▶ **Instructions for the task**: Arrange the records below as a Markdown table with the columns No. and Text, putting a row number in No. and one line of the records in Text. Omit blank lines and leave the pictures out.

────────────────

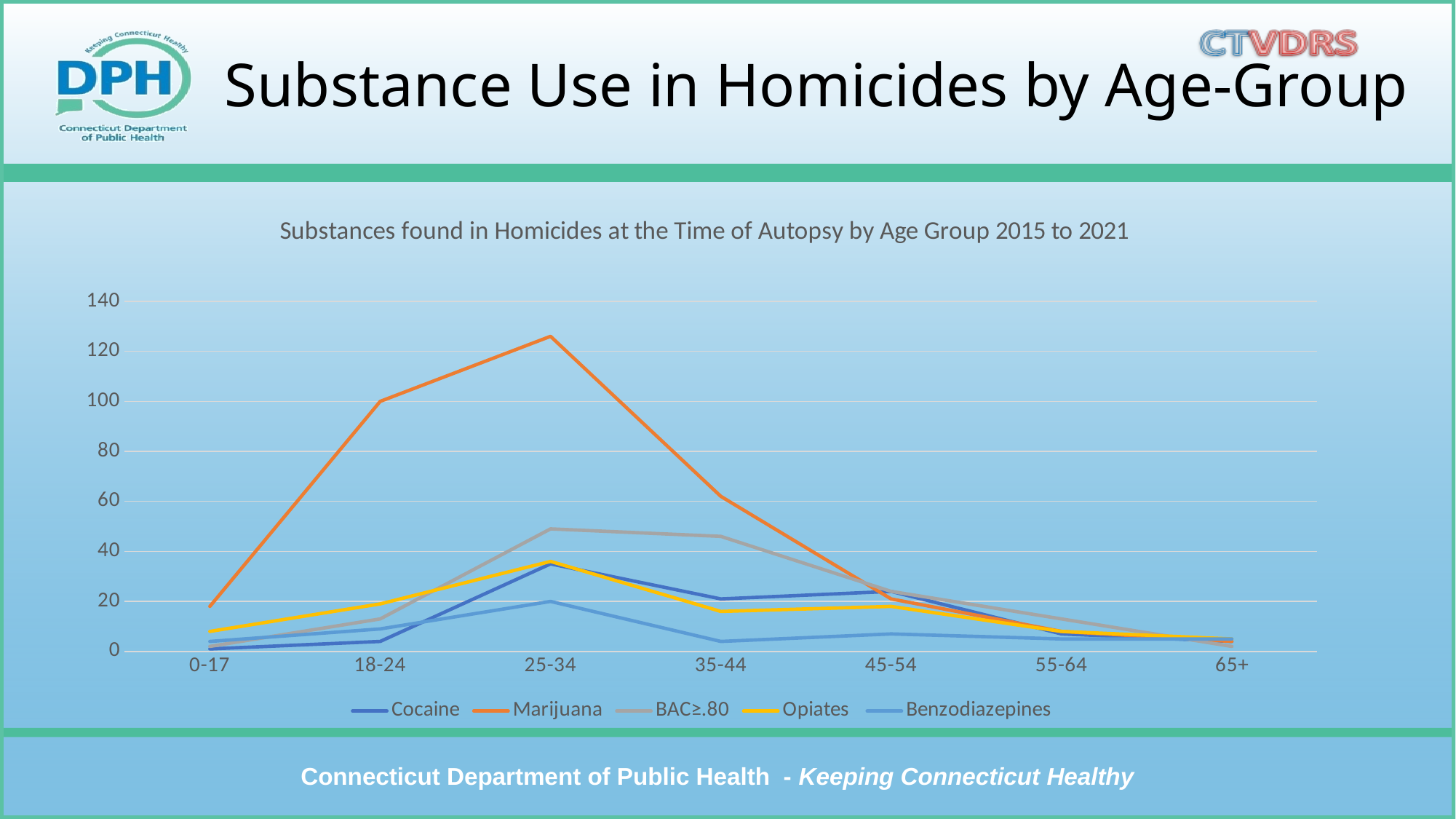
Is the value for Marijuana in the 35-44 age group greater or less than 80? less What kind of chart is shown on the slide? line chart Which substance has the highest value in the 25-34 age group? Marijuana Is the value for Opiates in the 0-17 age group greater or less than 20? less Which age group has the highest value for Marijuana? 25-34 Is the value for Marijuana in the 25-34 age group greater or less than 120? greater Does the Marijuana line rise or fall from the 25-34 age group to the 65+ age group? fall Which is larger in the 18-24 age group, Marijuana or Cocaine? Marijuana How many age groups are shown on the x axis? 7 Which age group has the lowest value for Marijuana? 65+ How many series does the legend list? 5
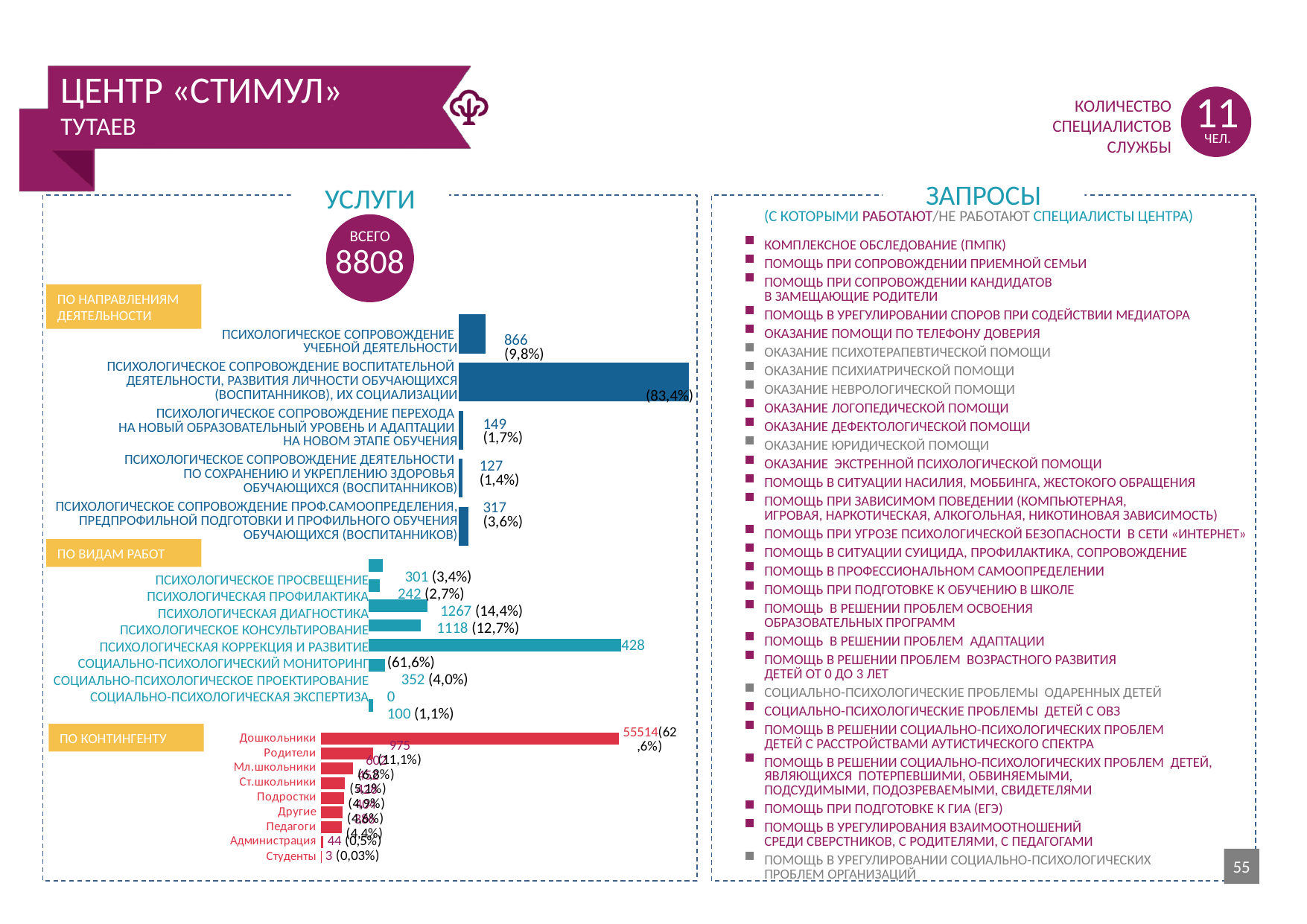
What kind of chart is used in the 'По контингенту' section? Bar chart In the 'По направлениям деятельности' chart, what is the value for 'Психологическое сопровождение проф.самоопределения, предпрофильной подготовки и профильного обучения обучающихся (воспитанников)'? 317 In the 'По видам работ' chart, what percentage is shown for 'Психологическое просвещение'? 3,4% In the 'По направлениям деятельности' chart, how many categories are plotted? 5 In the 'По контингенту' chart, what is the value for 'Студенты'? 3 In the 'По направлениям деятельности' chart, what is the value for 'Психологическое сопровождение учебной деятельности'? 866 In the 'По видам работ' chart, which is larger: 'Психологическая диагностика' or 'Психологическое консультирование'? Психологическая диагностика In the 'По направлениям деятельности' chart, what percentage is shown for 'Психологическое сопровождение воспитательной деятельности, развития личности обучающихся (воспитанников), их социализации'? 83,4% In the 'По видам работ' chart, what is the value for 'Психологическая диагностика'? 1267 In the 'По направлениям деятельности' chart, what is the difference between the values for 'Психологическое сопровождение перехода на новый образовательный уровень' (149) and 'Психологическое сопровождение деятельности по сохранению и укреплению здоровья' (127)? 22 In the 'По направлениям деятельности' chart, which category has the lowest value? Психологическое сопровождение деятельности по сохранению и укреплению здоровья обучающихся (воспитанников) In the 'По контингенту' chart, which category has the highest value? Дошкольники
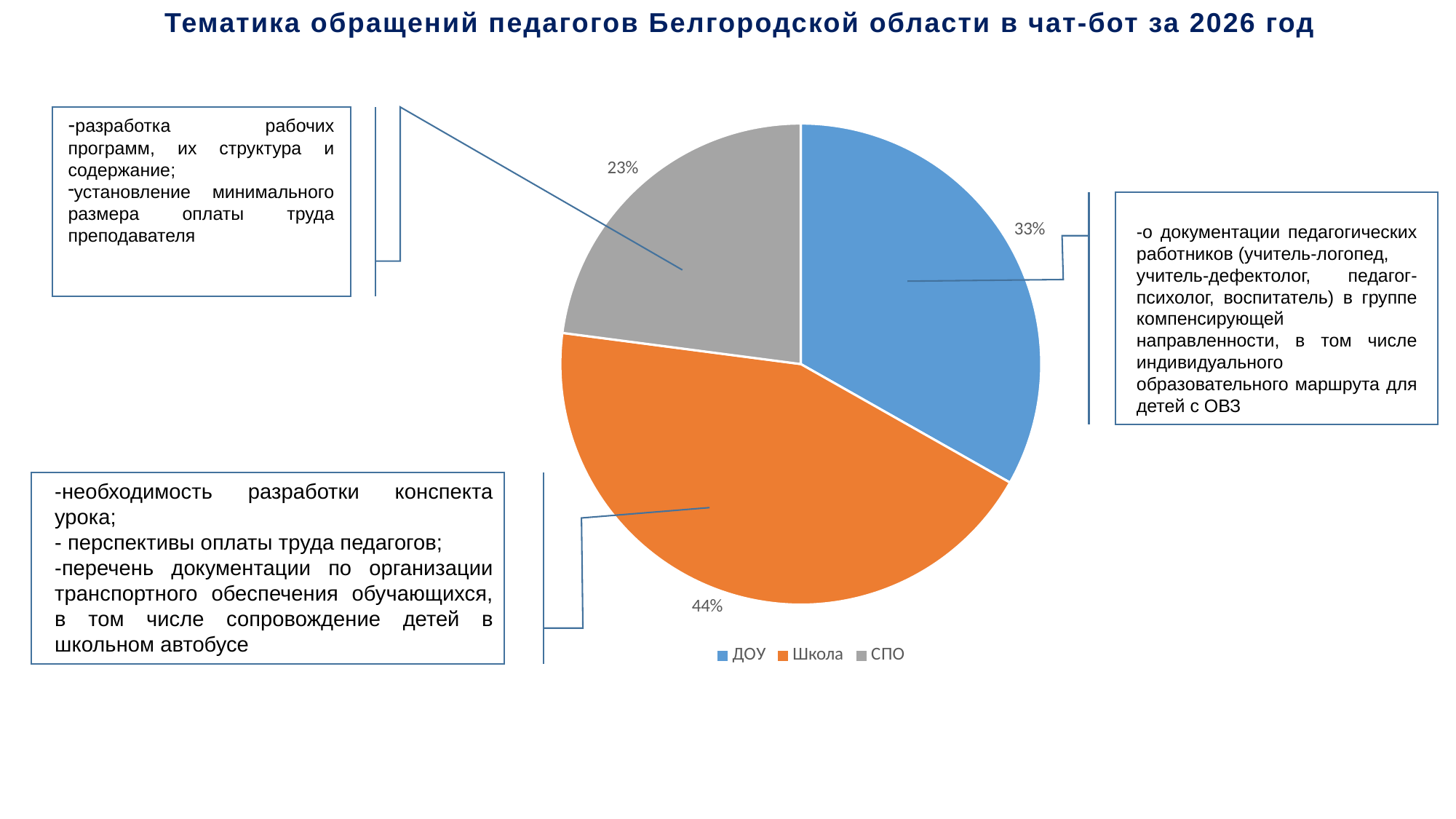
Which category has the largest slice of the pie? Школа How many categories does the pie chart have? 3 How many entries does the legend list? 3 What share of the pie does Школа have? 44% What kind of chart is shown on the slide? pie chart What colour is the Школа slice? orange What is the difference in percentage points between Школа and ДОУ? 11 Which category has the smallest slice of the pie? СПО What share of the pie does СПО have? 23% What share of the pie does ДОУ have? 33% Which is larger, the share for ДОУ or the share for СПО? ДОУ What is the difference in percentage points between ДОУ and СПО? 10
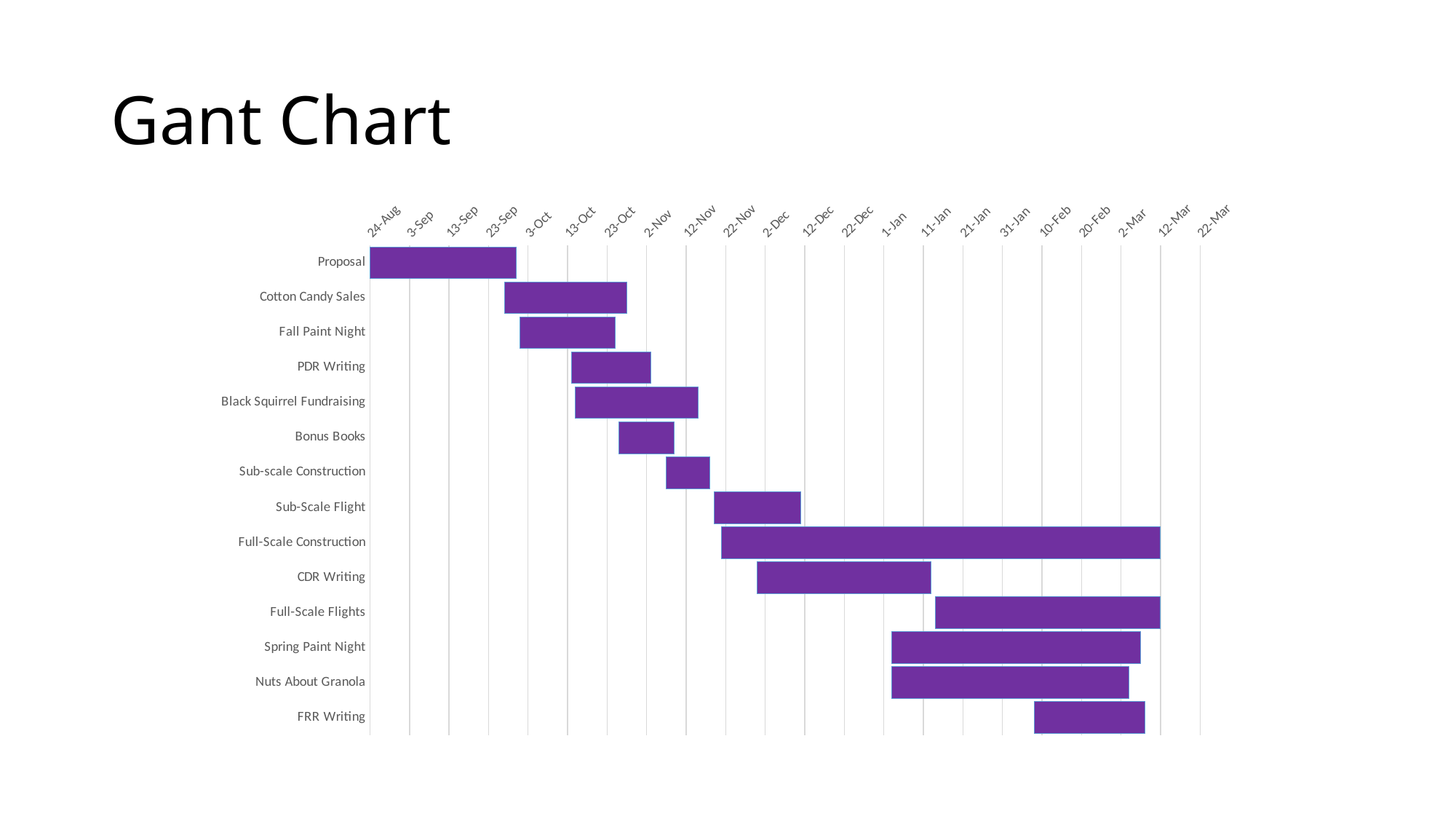
Which bar is longer, Cotton Candy Sales or Fall Paint Night? Cotton Candy Sales What kind of chart is shown on the slide? Bar chart (Gantt chart) Which task starts earliest in the chart? Proposal How many tasks are listed on the vertical axis of the chart? 14 Which task has the shortest bar in the chart? Sub-scale Construction Which task has the longest bar in the chart? Full-Scale Construction Does the Proposal bar end before or after 23-Sep? after Does the FRR Writing bar start before or after 31-Jan? after What is the title of the slide? Gant Chart What colour are the bars in the chart? Purple Does the Sub-Scale Flight bar start before or after 12-Nov? after Which bar is longer, Full-Scale Construction or CDR Writing? Full-Scale Construction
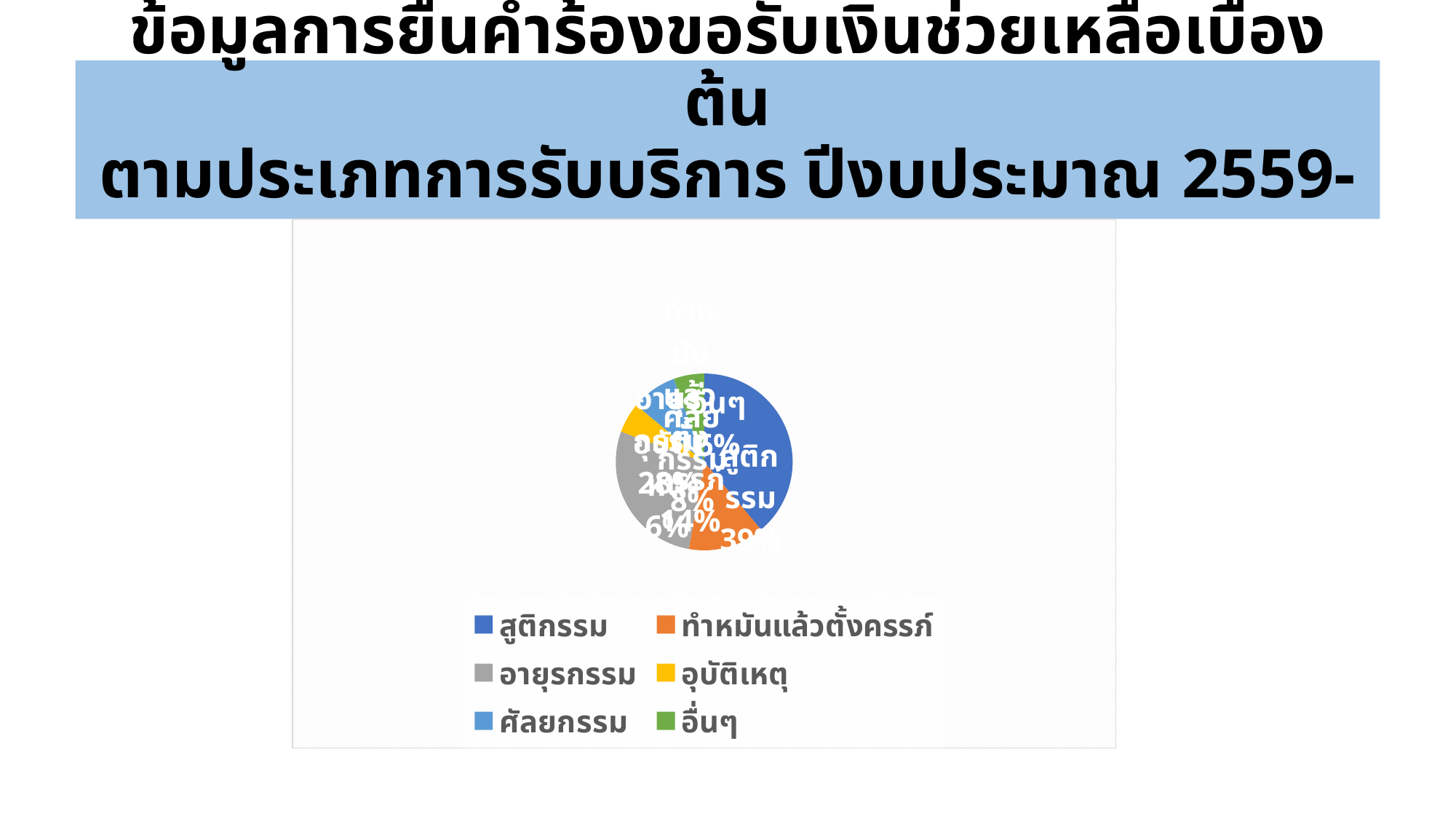
Which slice is larger, สูติกรรม or อุบัติเหตุ? สูติกรรม Which slice is larger, อายุรกรรม or ศัลยกรรม? อายุรกรรม How many entries does the legend list? 6 What kind of chart is shown on the slide? pie chart Which category is shown in green in the legend? อื่นๆ How many categories does the pie chart have? 6 Which category has the largest slice of the pie? สูติกรรม Which slice is larger, อายุรกรรม or ทำหมันแล้วตั้งครรภ์? อายุรกรรม What colour represents สูติกรรม in the pie chart? blue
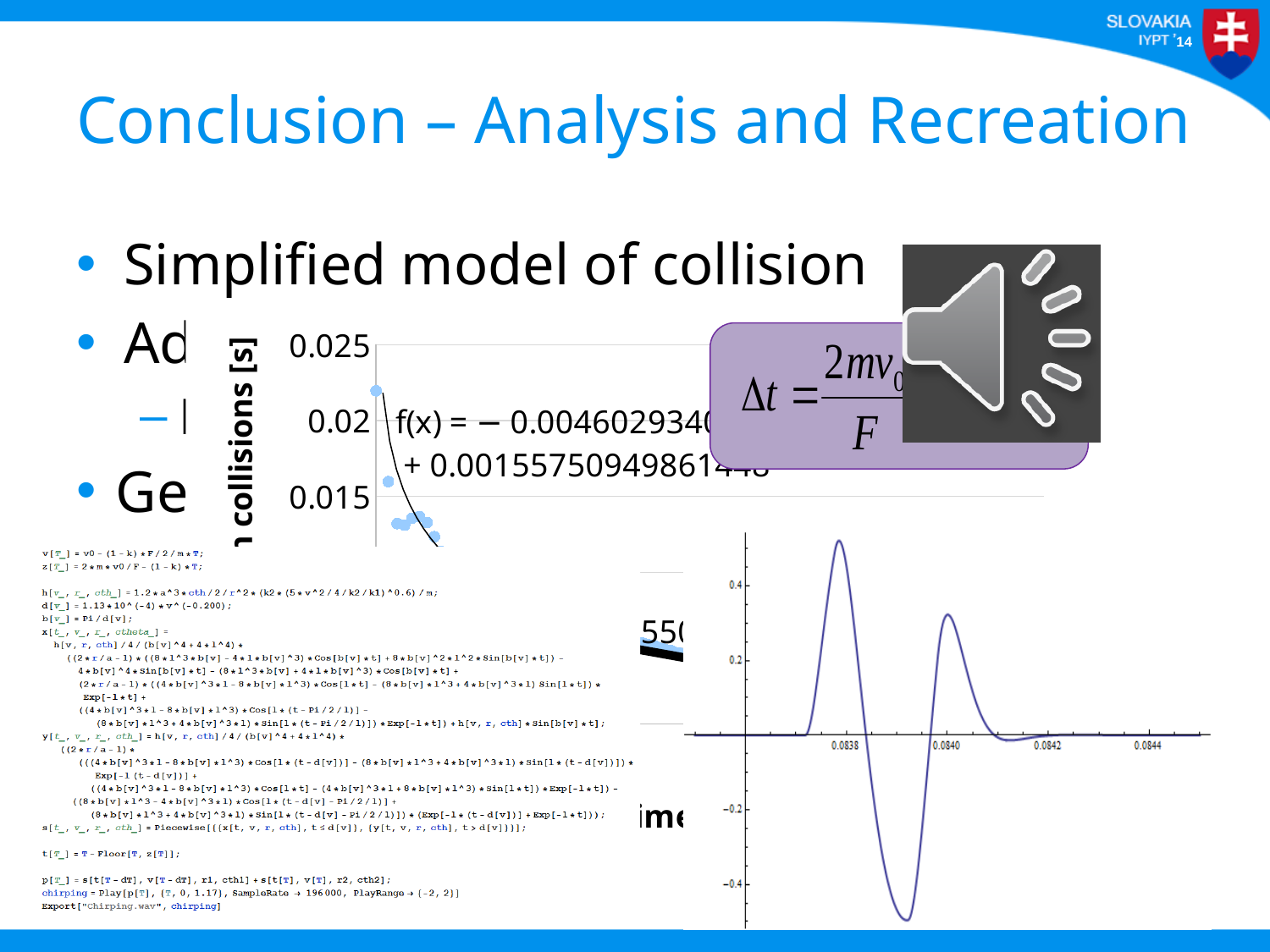
On the line chart in the bottom right of the slide, is the lowest trough of the curve greater or less than -0.4? less What is the lowest y-axis tick value shown on the scatter chart in the upper middle of the slide? 0.015 On the scatter chart in the upper middle of the slide, is the value of the leftmost (highest) data point greater or less than 0.02? greater On the scatter chart in the upper middle of the slide, is the value of the lowest cluster of data points greater or less than 0.015? less What is the smallest labelled x-axis tick value on the line chart in the bottom right of the slide? 0.0838 What kind of chart is the chart in the upper middle of the slide with the y-axis labelled in seconds? scatter chart What is the highest y-axis tick value shown on the scatter chart in the upper middle of the slide? 0.025 What kind of chart is the chart in the bottom right of the slide? line chart How many labelled x-axis tick values are shown on the line chart in the bottom right of the slide? 4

────────────────

▶ **Output below**:
| No. | Text |
|---|---|
| 1 | Is the value for Marijuana in the 35-44 age group greater or less than 80? less What kind of chart is shown on the slide? line chart Which substance has the highest value in the 25-34 age group? Marijuana Is the value for Opiates in the 0-17 age group greater or less than 20? less Which age group has the highest value for Marijuana? 25-34 Is the value for Marijuana in the 25-34 age group greater or less than 120? greater Does the Marijuana line rise or fall from the 25-34 age group to the 65+ age group? fall Which is larger in the 18-24 age group, Marijuana or Cocaine? Marijuana How many age groups are shown on the x axis? 7 Which age group has the lowest value for Marijuana? 65+ How many series does the legend list? 5 |
| 2 | What kind of chart is used in the 'По контингенту' section? Bar chart In the 'По направлениям деятельности' chart, what is the value for 'Психологическое сопровождение проф.самоопределения, предпрофильной подготовки и профильного обучения обучающихся (воспитанников)'? 317 In the 'По видам работ' chart, what percentage is shown for 'Психологическое просвещение'? 3,4% In the 'По направлениям деятельности' chart, how many categories are plotted? 5 In the 'По контингенту' chart, what is the value for 'Студенты'? 3 In the 'По направлениям деятельности' chart, what is the value for 'Психологическое сопровождение учебной деятельности'? 866 In the 'По видам работ' chart, which is larger: 'Психологическая диагностика' or 'Психологическое консультирование'? Психологическая диагностика In the 'По направлениям деятельности' chart, what percentage is shown for 'Психологическое сопровождение воспитательной деятельности, развития личности обучающихся (воспитанников), их социализации'? 83,4% In the 'По видам работ' chart, what is the value for 'Психологическая диагностика'? 1267 In the 'По направлениям деятельности' chart, what is the difference between the values for 'Психологическое сопровождение перехода на новый образовательный уровень' (149) and 'Психологическое сопровождение деятельности по сохранению и укреплению здоровья' (127)? 22 In the 'По направлениям деятельности' chart, which category has the lowest value? Психологическое сопровождение деятельности по сохранению и укреплению здоровья обучающихся (воспитанников) In the 'По контингенту' chart, which category has the highest value? Дошкольники |
| 3 | Which category has the largest slice of the pie? Школа How many categories does the pie chart have? 3 How many entries does the legend list? 3 What share of the pie does Школа have? 44% What kind of chart is shown on the slide? pie chart What colour is the Школа slice? orange What is the difference in percentage points between Школа and ДОУ? 11 Which category has the smallest slice of the pie? СПО What share of the pie does СПО have? 23% What share of the pie does ДОУ have? 33% Which is larger, the share for ДОУ or the share for СПО? ДОУ What is the difference in percentage points between ДОУ and СПО? 10 |
| 4 | Which bar is longer, Cotton Candy Sales or Fall Paint Night? Cotton Candy Sales What kind of chart is shown on the slide? Bar chart (Gantt chart) Which task starts earliest in the chart? Proposal How many tasks are listed on the vertical axis of the chart? 14 Which task has the shortest bar in the chart? Sub-scale Construction Which task has the longest bar in the chart? Full-Scale Construction Does the Proposal bar end before or after 23-Sep? after Does the FRR Writing bar start before or after 31-Jan? after What is the title of the slide? Gant Chart What colour are the bars in the chart? Purple Does the Sub-Scale Flight bar start before or after 12-Nov? after Which bar is longer, Full-Scale Construction or CDR Writing? Full-Scale Construction |
| 5 | Which slice is larger, สูติกรรม or อุบัติเหตุ? สูติกรรม Which slice is larger, อายุรกรรม or ศัลยกรรม? อายุรกรรม How many entries does the legend list? 6 What kind of chart is shown on the slide? pie chart Which category is shown in green in the legend? อื่นๆ How many categories does the pie chart have? 6 Which category has the largest slice of the pie? สูติกรรม Which slice is larger, อายุรกรรม or ทำหมันแล้วตั้งครรภ์? อายุรกรรม What colour represents สูติกรรม in the pie chart? blue |
| 6 | On the line chart in the bottom right of the slide, is the lowest trough of the curve greater or less than -0.4? less What is the lowest y-axis tick value shown on the scatter chart in the upper middle of the slide? 0.015 On the scatter chart in the upper middle of the slide, is the value of the leftmost (highest) data point greater or less than 0.02? greater On the scatter chart in the upper middle of the slide, is the value of the lowest cluster of data points greater or less than 0.015? less What is the smallest labelled x-axis tick value on the line chart in the bottom right of the slide? 0.0838 What kind of chart is the chart in the upper middle of the slide with the y-axis labelled in seconds? scatter chart What is the highest y-axis tick value shown on the scatter chart in the upper middle of the slide? 0.025 What kind of chart is the chart in the bottom right of the slide? line chart How many labelled x-axis tick values are shown on the line chart in the bottom right of the slide? 4 |